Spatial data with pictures
^^^^

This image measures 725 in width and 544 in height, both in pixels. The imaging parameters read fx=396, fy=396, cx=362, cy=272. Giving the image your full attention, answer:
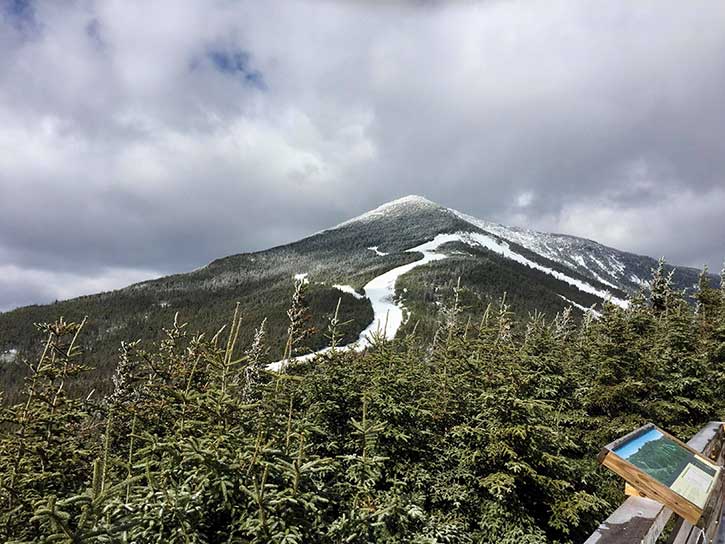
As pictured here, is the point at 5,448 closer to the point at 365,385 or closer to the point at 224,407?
the point at 224,407

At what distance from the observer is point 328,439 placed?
6203mm

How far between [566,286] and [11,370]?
208986 millimetres

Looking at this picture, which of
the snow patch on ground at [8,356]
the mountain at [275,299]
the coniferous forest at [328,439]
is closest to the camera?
the coniferous forest at [328,439]

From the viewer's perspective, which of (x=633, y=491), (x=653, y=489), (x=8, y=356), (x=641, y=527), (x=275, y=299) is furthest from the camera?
(x=275, y=299)

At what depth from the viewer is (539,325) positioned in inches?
509

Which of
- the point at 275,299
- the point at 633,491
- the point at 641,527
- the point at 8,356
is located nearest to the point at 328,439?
the point at 633,491

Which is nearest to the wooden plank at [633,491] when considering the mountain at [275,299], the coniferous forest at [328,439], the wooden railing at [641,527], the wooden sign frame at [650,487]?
the wooden sign frame at [650,487]

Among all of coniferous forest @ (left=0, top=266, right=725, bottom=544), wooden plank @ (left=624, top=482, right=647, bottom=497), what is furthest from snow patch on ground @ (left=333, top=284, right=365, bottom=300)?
wooden plank @ (left=624, top=482, right=647, bottom=497)

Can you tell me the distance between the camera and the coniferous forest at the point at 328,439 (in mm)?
2953

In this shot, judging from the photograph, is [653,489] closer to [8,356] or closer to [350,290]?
[350,290]

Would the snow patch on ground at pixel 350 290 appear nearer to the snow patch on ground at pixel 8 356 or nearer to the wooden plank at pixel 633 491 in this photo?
the snow patch on ground at pixel 8 356

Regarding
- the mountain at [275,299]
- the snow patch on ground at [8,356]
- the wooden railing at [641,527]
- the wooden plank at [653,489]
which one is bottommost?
the wooden railing at [641,527]

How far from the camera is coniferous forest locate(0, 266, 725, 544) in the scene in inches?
116

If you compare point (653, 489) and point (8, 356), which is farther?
point (8, 356)
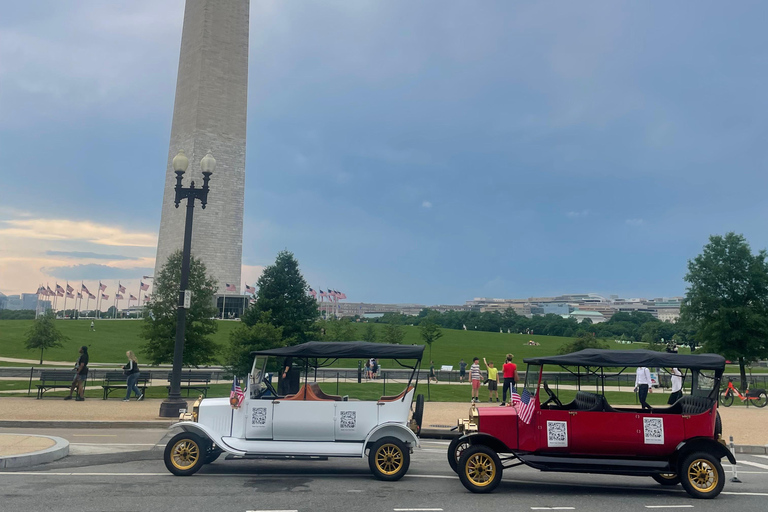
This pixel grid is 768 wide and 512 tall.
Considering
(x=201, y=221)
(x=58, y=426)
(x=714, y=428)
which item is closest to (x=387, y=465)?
(x=714, y=428)

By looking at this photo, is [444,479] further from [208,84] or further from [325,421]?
[208,84]

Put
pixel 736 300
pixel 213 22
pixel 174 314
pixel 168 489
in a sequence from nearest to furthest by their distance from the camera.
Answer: pixel 168 489, pixel 174 314, pixel 736 300, pixel 213 22

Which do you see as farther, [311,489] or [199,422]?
[199,422]

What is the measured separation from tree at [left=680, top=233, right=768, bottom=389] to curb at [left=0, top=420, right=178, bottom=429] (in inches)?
1239

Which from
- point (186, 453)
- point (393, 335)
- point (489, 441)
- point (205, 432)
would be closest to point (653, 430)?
point (489, 441)

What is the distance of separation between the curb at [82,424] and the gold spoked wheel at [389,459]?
809 cm

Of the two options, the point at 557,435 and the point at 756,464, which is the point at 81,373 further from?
the point at 756,464

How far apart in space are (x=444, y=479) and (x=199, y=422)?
4.42 meters

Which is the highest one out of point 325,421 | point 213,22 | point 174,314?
point 213,22

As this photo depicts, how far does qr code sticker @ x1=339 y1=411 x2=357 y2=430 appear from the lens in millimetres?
10531

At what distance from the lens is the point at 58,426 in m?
16.0

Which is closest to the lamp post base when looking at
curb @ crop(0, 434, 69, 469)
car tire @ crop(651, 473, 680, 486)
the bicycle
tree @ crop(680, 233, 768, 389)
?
curb @ crop(0, 434, 69, 469)

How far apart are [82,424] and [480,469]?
11.8 metres

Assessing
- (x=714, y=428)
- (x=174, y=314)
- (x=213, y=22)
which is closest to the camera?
(x=714, y=428)
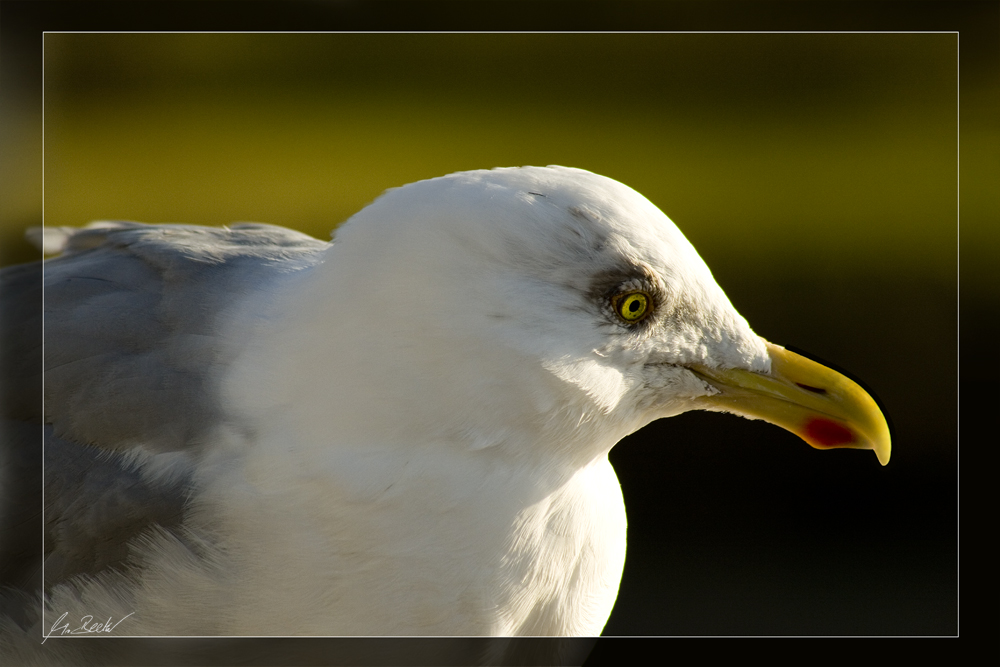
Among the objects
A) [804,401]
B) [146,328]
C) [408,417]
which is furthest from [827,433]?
[146,328]

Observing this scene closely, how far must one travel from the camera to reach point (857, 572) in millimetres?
2393

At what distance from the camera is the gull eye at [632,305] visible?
5.63 ft

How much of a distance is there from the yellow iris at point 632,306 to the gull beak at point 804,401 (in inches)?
7.3

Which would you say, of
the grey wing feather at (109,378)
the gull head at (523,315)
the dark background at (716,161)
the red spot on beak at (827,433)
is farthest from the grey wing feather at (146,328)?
the red spot on beak at (827,433)

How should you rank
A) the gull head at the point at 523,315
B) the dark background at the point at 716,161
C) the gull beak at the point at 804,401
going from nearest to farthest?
the gull head at the point at 523,315, the gull beak at the point at 804,401, the dark background at the point at 716,161

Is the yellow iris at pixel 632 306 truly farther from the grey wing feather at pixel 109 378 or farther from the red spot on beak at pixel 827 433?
the grey wing feather at pixel 109 378

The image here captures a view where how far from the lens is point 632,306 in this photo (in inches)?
68.3

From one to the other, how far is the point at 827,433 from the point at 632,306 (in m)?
0.52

^^^^

- [Work instructions]:
Edit all of the data above by replacing every "camera" with "viewer" and keeping everything else the same. Leave the pictures out of your answer.

- [Expected answer]:
This image measures 725 in width and 544 in height, both in pixels. The imaging parameters read fx=396, fy=396, cx=362, cy=272. Giving the image your full attention, answer:
As pictured here, is the point at 5,448 closer to the point at 365,385 or closer to the point at 224,407?
the point at 224,407

At what distance from the observer is point 328,439 placed?
6203mm

How far between [566,286] and [11,370]?
208986 millimetres

Looking at this picture, which of
the snow patch on ground at [8,356]
the mountain at [275,299]
the coniferous forest at [328,439]
is closest to the viewer?
the coniferous forest at [328,439]

From the viewer's perspective, which of (x=633, y=491), (x=653, y=489), (x=8, y=356), (x=641, y=527), (x=275, y=299) is furthest from the viewer?
(x=275, y=299)

At what depth from the viewer is (539,325) positioned in inches?
509

Which of
- the point at 275,299
- the point at 633,491
- the point at 641,527
- the point at 8,356
is located nearest to the point at 328,439?
the point at 633,491

Which is nearest to the wooden plank at [633,491] when considering the mountain at [275,299], the coniferous forest at [328,439], the wooden railing at [641,527], the wooden sign frame at [650,487]?
the wooden sign frame at [650,487]

Among all of coniferous forest @ (left=0, top=266, right=725, bottom=544), wooden plank @ (left=624, top=482, right=647, bottom=497), what is furthest from snow patch on ground @ (left=333, top=284, right=365, bottom=300)?
wooden plank @ (left=624, top=482, right=647, bottom=497)

Can you tell me the distance between the viewer and the coniferous forest at the point at 328,439 (in mm)?
2953

In this shot, judging from the photograph, is [653,489] closer to [8,356] or closer to [350,290]?
[350,290]

Would the snow patch on ground at pixel 350 290 appear nearer to the snow patch on ground at pixel 8 356 or nearer to the wooden plank at pixel 633 491 in this photo?
the snow patch on ground at pixel 8 356

Regarding
- the mountain at [275,299]
- the snow patch on ground at [8,356]
- the wooden railing at [641,527]
- the wooden plank at [653,489]
which one is bottommost?
the wooden railing at [641,527]

How far from the viewer is coniferous forest locate(0, 266, 725, 544) in the scene in inches?
116

If you compare point (653, 489) and point (8, 356), which is farther?
point (8, 356)
This pixel grid is 768 wide and 512 tall.
Considering
(x=201, y=221)
(x=58, y=426)
(x=714, y=428)
which item is closest to (x=387, y=465)?
(x=714, y=428)

By looking at this photo, is [444,479] further from [208,84] or further from [325,421]?
[208,84]

Put
pixel 736 300
pixel 213 22
pixel 174 314
pixel 168 489
in a sequence from nearest to furthest by their distance from the viewer.
Answer: pixel 168 489, pixel 174 314, pixel 736 300, pixel 213 22

Which do you see as farther, [311,489] or [199,422]?
[199,422]

What is the measured separation from tree at [left=680, top=233, right=768, bottom=389] to curb at [left=0, top=420, right=178, bottom=429] (in inches)?
1239

Which from
- point (186, 453)
- point (393, 335)
- point (489, 441)
- point (205, 432)
would be closest to point (653, 430)?
point (489, 441)

What is the distance of separation between the curb at [82,424] and the gold spoked wheel at [389,459]?
809 cm

Of the two options, the point at 557,435 and the point at 756,464, which is the point at 81,373 further from?
the point at 756,464

How far apart in space are (x=444, y=479) and (x=199, y=422)?
4.42 meters

Which is the highest one out of point 325,421 | point 213,22 | point 174,314?
point 213,22

As this photo depicts, how far does qr code sticker @ x1=339 y1=411 x2=357 y2=430 appear from the lens in millimetres?
10531

At what distance from the lens is the point at 58,426 in m?
16.0

Which is closest to the lamp post base when looking at
curb @ crop(0, 434, 69, 469)
car tire @ crop(651, 473, 680, 486)
the bicycle
tree @ crop(680, 233, 768, 389)
?
curb @ crop(0, 434, 69, 469)

How far apart are [82,424] and [480,469]?
11.8 metres

Assessing
- (x=714, y=428)
- (x=174, y=314)
- (x=213, y=22)
which is closest to the viewer?
(x=714, y=428)
Among the objects
A) [804,401]
B) [146,328]
C) [408,417]
which is furthest from [827,433]?
[146,328]

Observing this scene closely, how far must one travel from the viewer to reach point (857, 572) in millimetres?
2393

At what distance from the viewer is the gull eye at [632,305] visible?
5.63 ft

How much of a distance is there from the yellow iris at point 632,306 to the gull beak at point 804,401 (in inches)?
7.3

Which would you say, of
the grey wing feather at (109,378)
the gull head at (523,315)
the dark background at (716,161)
the red spot on beak at (827,433)
is farthest from the grey wing feather at (146,328)?
the red spot on beak at (827,433)

How should you rank
A) the gull head at the point at 523,315
B) the dark background at the point at 716,161
C) the gull beak at the point at 804,401
going from nearest to farthest?
the gull head at the point at 523,315, the gull beak at the point at 804,401, the dark background at the point at 716,161

Is the yellow iris at pixel 632 306 truly farther from the grey wing feather at pixel 109 378 or farther from the red spot on beak at pixel 827 433?
the grey wing feather at pixel 109 378

The image here captures a view where how far from the lens is point 632,306 in this photo (in inches)?
68.3

From one to the other, how far is the point at 827,433 from the point at 632,306 (in m)?
0.52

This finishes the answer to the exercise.